▸ BRIEF: Place the text of the entries below into a Markdown table with two columns, "n" for the row number and "Line" for the text, leaving out blank lines and the pictures.

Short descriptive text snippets

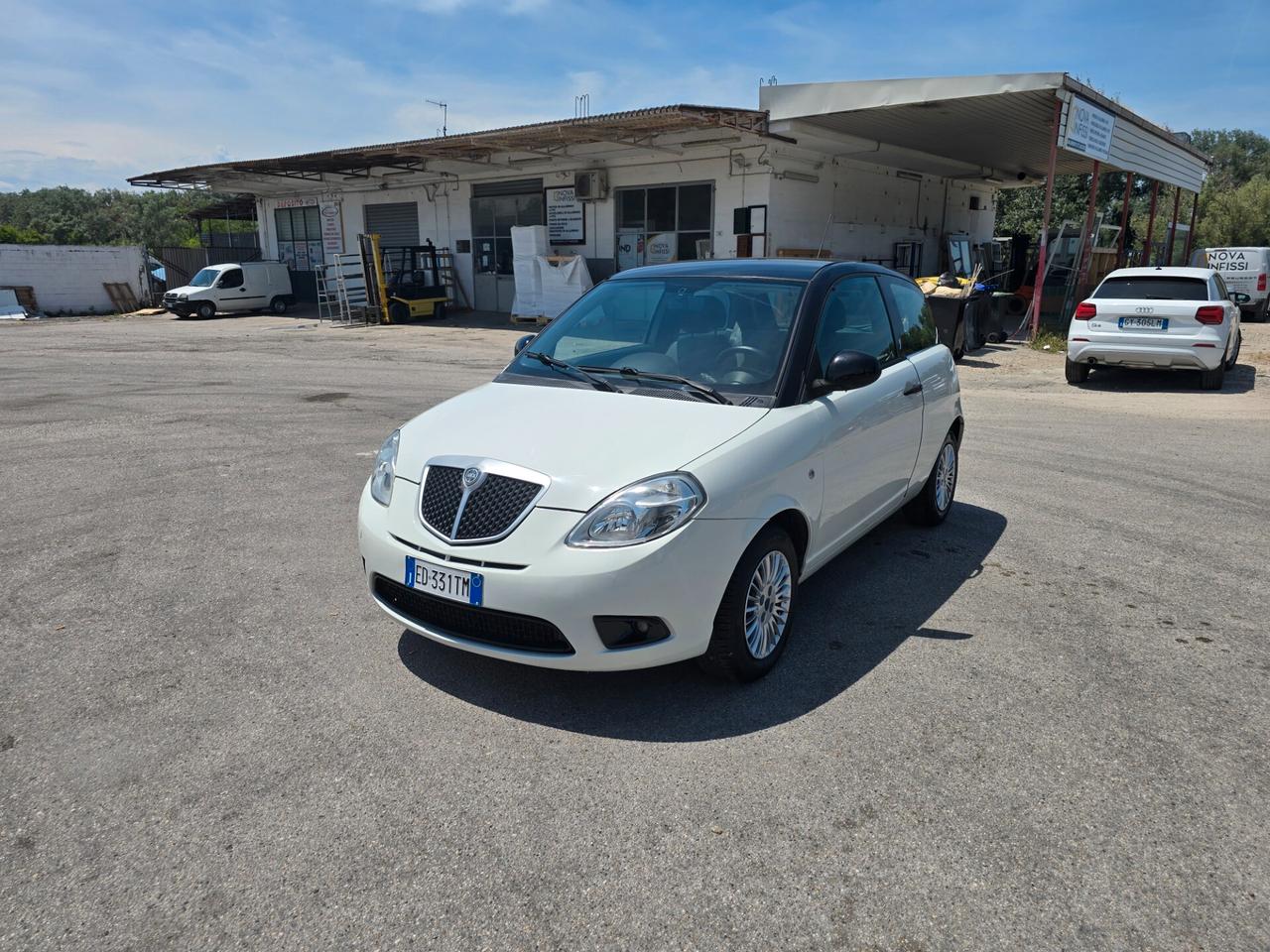 Lancia Ypsilon 1.2 Argento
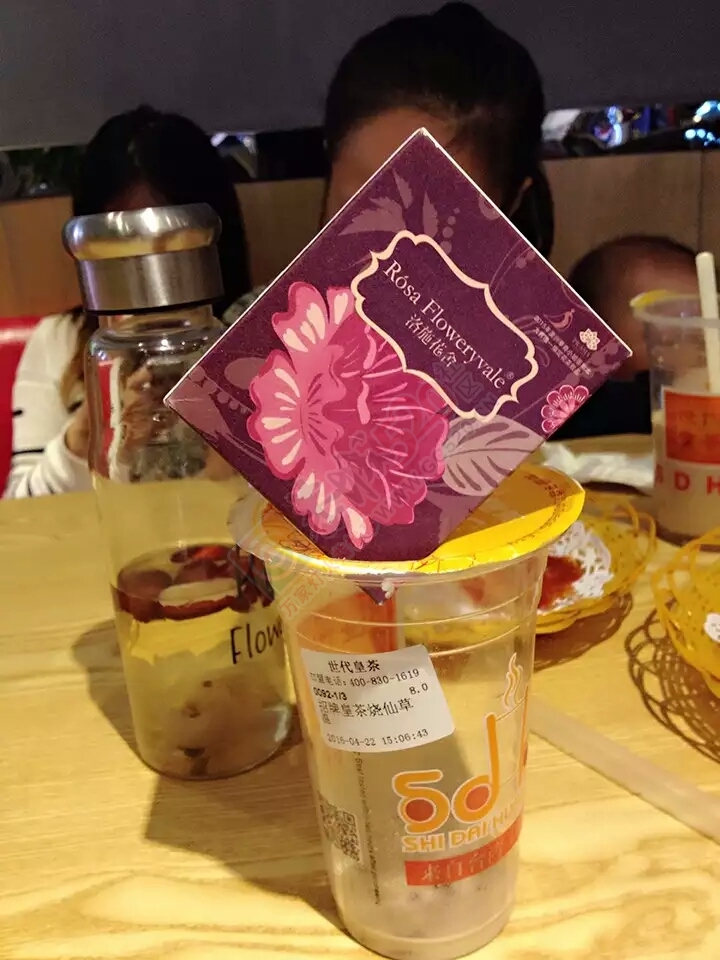 一朵水中绽放的玫瑰343 / 作者:花茶猴妈 / 帖子ID:172549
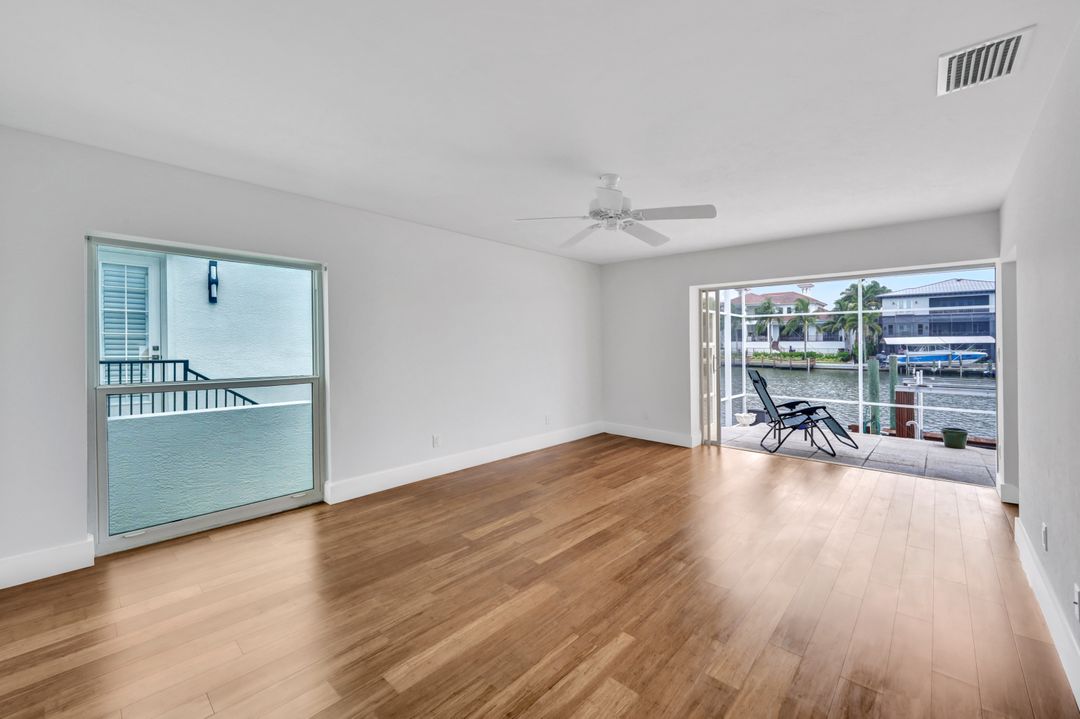 396 Conners Ave, Naples, FL 34108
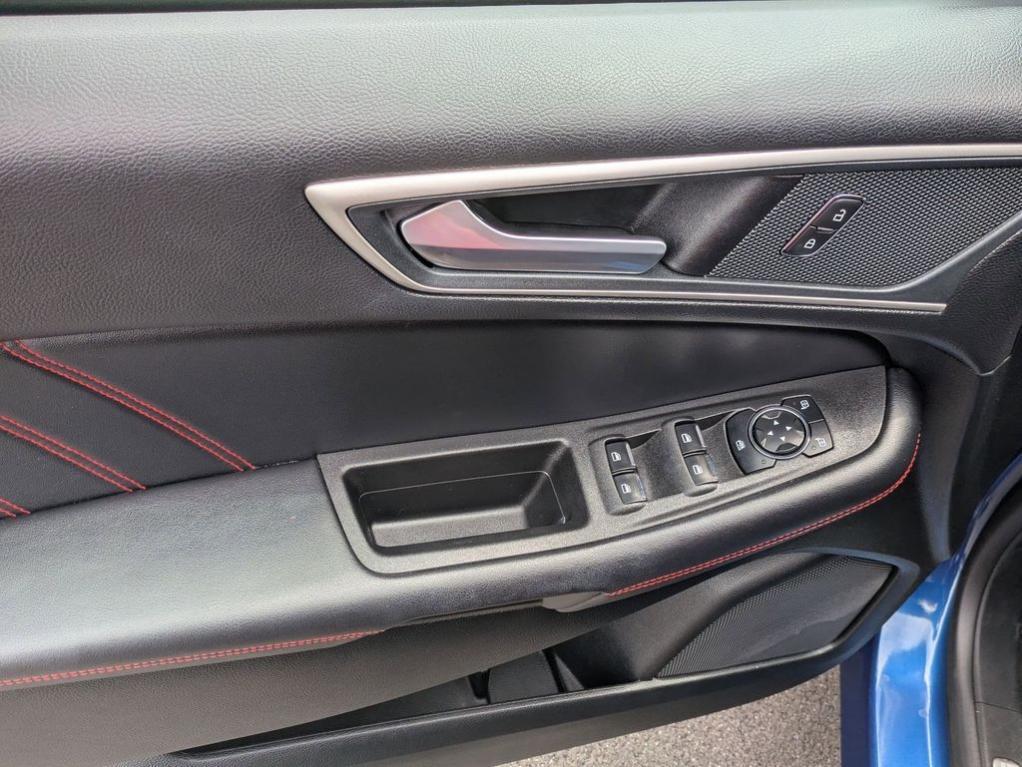 used 2023 Ford Edge car, priced at $30,579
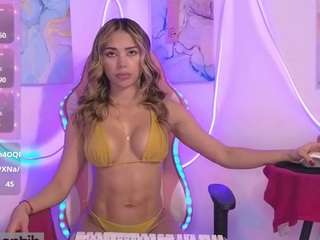 Live cam show with manesummers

▸ OUTPUT FOR THIS EXERCISE:
| n | Line |
|---|---|
| 1 |  Lancia Ypsilon 1.2 Argento |
| 2 |  一朵水中绽放的玫瑰343 / 作者:花茶猴妈 / 帖子ID:172549 |
| 3 |  396 Conners Ave, Naples, FL 34108 |
| 4 |  used 2023 Ford Edge car, priced at $30,579 |
| 5 |  Live cam show with manesummers |